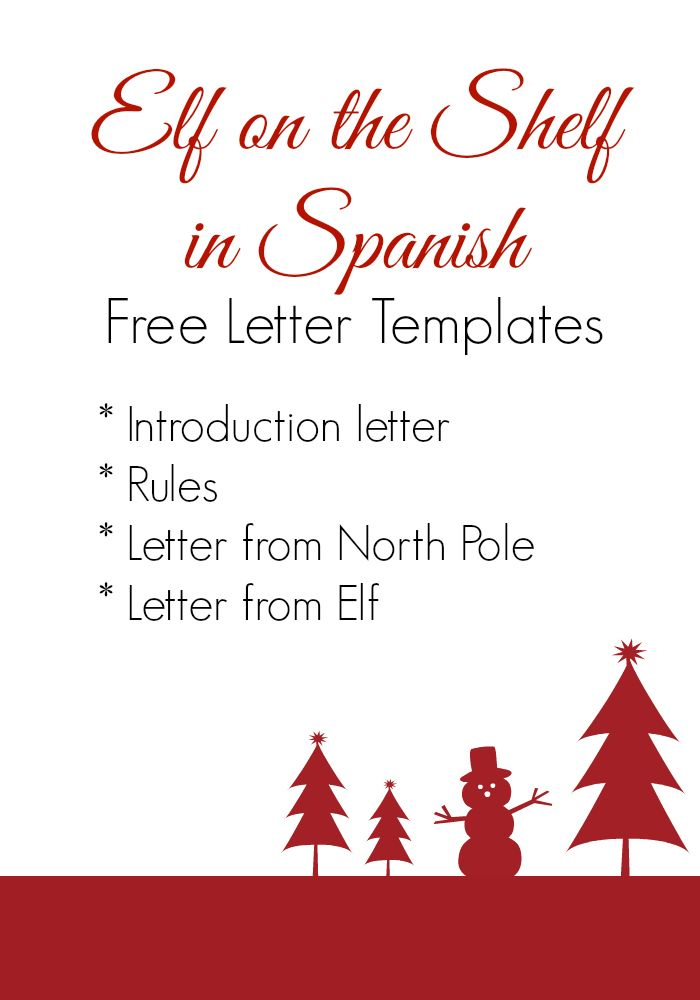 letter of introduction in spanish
...
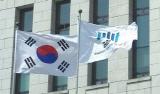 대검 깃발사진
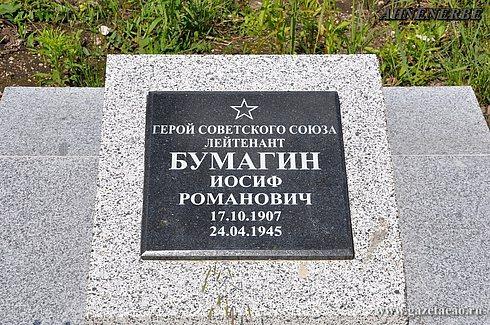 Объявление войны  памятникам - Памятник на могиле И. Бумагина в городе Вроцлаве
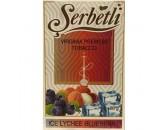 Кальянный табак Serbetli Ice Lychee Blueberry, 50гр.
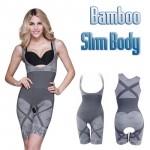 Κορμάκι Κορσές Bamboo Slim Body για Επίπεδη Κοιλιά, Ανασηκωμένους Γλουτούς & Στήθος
* * *
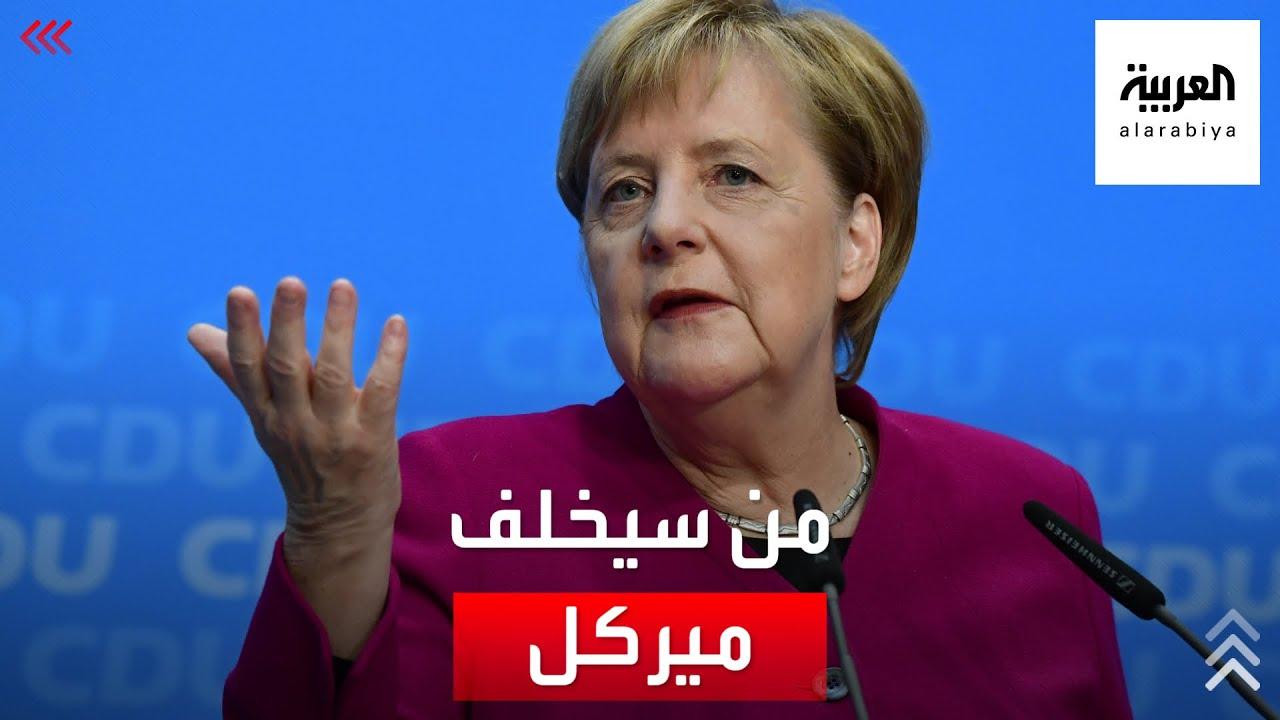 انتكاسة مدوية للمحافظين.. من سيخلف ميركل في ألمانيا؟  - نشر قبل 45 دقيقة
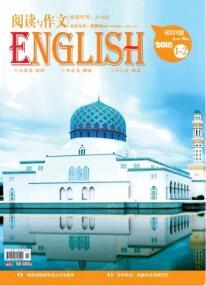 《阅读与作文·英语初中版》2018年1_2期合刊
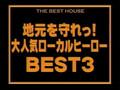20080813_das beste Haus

● WHAT NEEDS TO BE DONE: With pictures excluded, reproduce exactly the lines above from the one containing "в городе Вроцлаве" down to the one containing "Κορμάκι Κορσές Bamboo", those two included.

● WORKED SOLUTION:
 Объявление войны  памятникам - Памятник на могиле И. Бумагина в городе Вроцлаве
 Кальянный табак Serbetli Ice Lychee Blueberry, 50гр.
 Κορμάκι Κορσές Bamboo Slim Body για Επίπεδη Κοιλιά, Ανασηκωμένους Γλουτούς & Στήθος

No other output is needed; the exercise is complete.